## District Math and Reading Test Performance Analysis

- On average, across the district students perform better on reading than they do math.
- Bottom performing schools have a disparity between math and reading average scores than the top performing schools
- The top performing school does not spend the most per student. In fact, schools spending the most per student performed worse on average than those on the lower end of district per student spending. 
- Medium size schools performed the best over all across reading and math tests.

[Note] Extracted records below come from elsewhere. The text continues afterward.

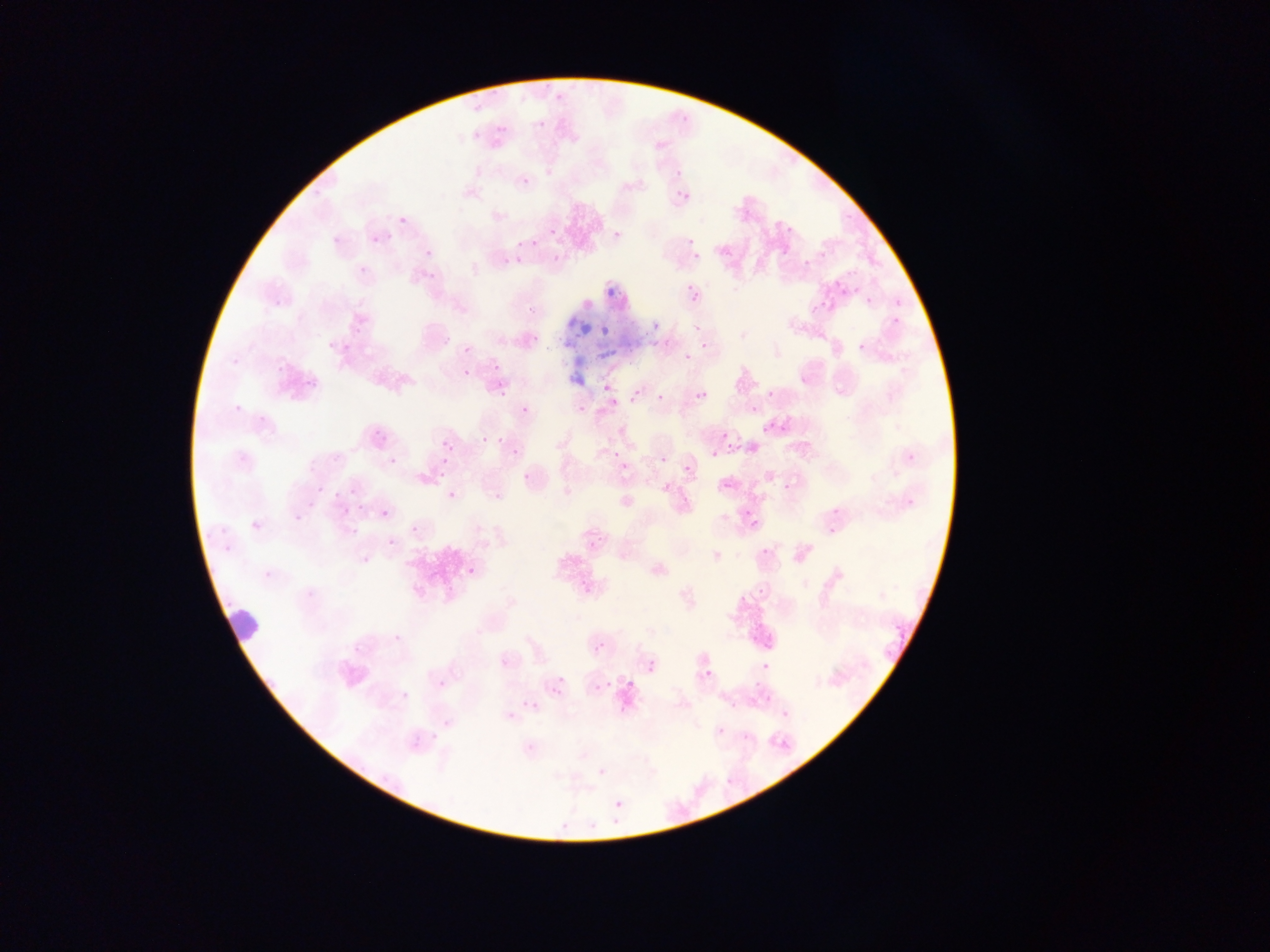
Approximate bounding boxes as left top right bottom in pixels.
Plasmodium parasites: 677 103 705 124; 538 119 546 129; 496 125 506 135; 471 131 480 141; 671 164 688 174; 521 176 531 187; 678 190 690 202; 399 217 408 226; 781 220 799 233; 548 227 558 237; 612 228 623 241; 331 234 342 246; 370 235 380 245; 423 237 438 256; 532 240 540 248; 516 241 524 249; 692 245 700 264; 781 246 790 256; 692 252 701 261; 799 253 809 266; 515 256 524 265; 425 258 440 278; 357 264 372 279; 686 283 699 296; 837 285 847 295; 686 286 703 304; 814 293 831 311; 866 295 875 308; 889 315 900 328; 651 320 663 333; 532 326 547 339; 601 326 611 337; 322 327 339 349; 699 339 713 351; 856 341 868 353; 341 342 352 354; 462 345 472 355; 492 350 507 368; 684 352 693 362; 225 353 241 366; 275 359 289 373; 462 369 472 379; 303 376 317 392; 598 380 613 393; 494 382 516 397; 764 389 777 397; 697 390 708 402; 631 391 642 403; 656 394 665 402; 516 398 532 413; 235 405 250 414; 750 405 759 415; 577 406 586 415; 257 408 269 426; 761 418 777 435; 374 430 388 445; 477 430 489 448; 722 433 731 443; 493 436 508 445; 442 439 452 450; 509 443 522 456; 238 445 252 460; 612 449 622 460; 660 455 668 464; 390 456 401 469; 440 457 449 468; 433 459 453 486; 620 461 631 472; 684 465 692 474; 520 470 534 484; 723 479 735 491; 498 480 516 496; 782 481 794 495; 316 486 324 495; 334 490 344 499; 447 490 459 503; 902 493 920 512; 344 503 353 518; 741 504 756 518; 354 509 366 516; 381 509 391 519; 294 513 303 523; 746 514 764 532; 221 518 232 532; 824 519 840 535; 411 525 422 537; 387 537 397 547; 224 546 235 559; 760 546 771 557; 467 566 478 579; 579 571 595 586; 760 585 768 595; 736 593 751 603; 391 624 405 640; 748 634 759 645; 596 640 607 652; 880 644 899 663; 759 656 773 673; 647 662 659 676; 702 667 715 682; 436 672 452 692; 752 679 761 685; 603 680 613 690; 596 682 606 693; 552 685 564 698; 398 690 416 702; 761 693 771 712; 528 698 542 712; 777 707 790 719; 506 711 518 723; 715 726 726 737; 740 728 752 742; 414 730 425 743; 779 735 800 758; 596 765 607 778; 718 781 731 791; 612 798 624 811 | approximate x y pixel centers of objects too small to bound: 856 289; 714 455.

preparation = thin blood smear
image size = 1270×952 pixels
country = Ghana
leukocyte locations = approximate bounding boxes as left top right bottom in pixels: 229 601 270 645
field of view = single
capture = mobile-phone photograph through a microscope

Large schools had the greatest disparity between students passing math tests vs students passing reading tests.
- Charter schools greatly outperformed district schools.


In [None]:
import pandas as pd
import numpy as np


In [None]:
school_data_to_load = "Resources/PyCity_School_Data.csv"
student_data_to_load = "Resources/PyCity_Student_Data.csv"

In [None]:
school_data = pd.read_csv(school_data_to_load)
student_data = pd.read_csv(student_data_to_load)


## Initializing Data

In [None]:
school_data = school_data.rename(columns={"school_name" : "School Name", "type" : "Type", "size" : "Size", "budget" : "Budget"})
school_data

In [None]:
student_data = student_data.rename(columns={"student_name" : "Student Name", "gender" : "Gender", "grade" : "Grade",
                                           "school_name" : "School Name", "reading_score" : "Reading Score", "math_score" : "Math Score"})
student_data.head()

In [None]:
school_complete = pd.merge(student_data, school_data, how="left", on=["School Name", "School Name"])

In [None]:
school_complete = school_complete.rename(columns={"student_name" : "Student Name", "gender" : "Gender", "grade" : "Grade", "school_name" : "School Name",
                                                 "reading_score" : "Reading Score", "math_score" : "Math Score", "type" : "Type", "size" : "Size",
                                                 "budget" : "Budget"})
school_complete.head()


## District Summary

In [None]:
#Calculate number of schools in the district (used .nunique() function to return count of unique school names).
district_schools = school_complete["School Name"].nunique()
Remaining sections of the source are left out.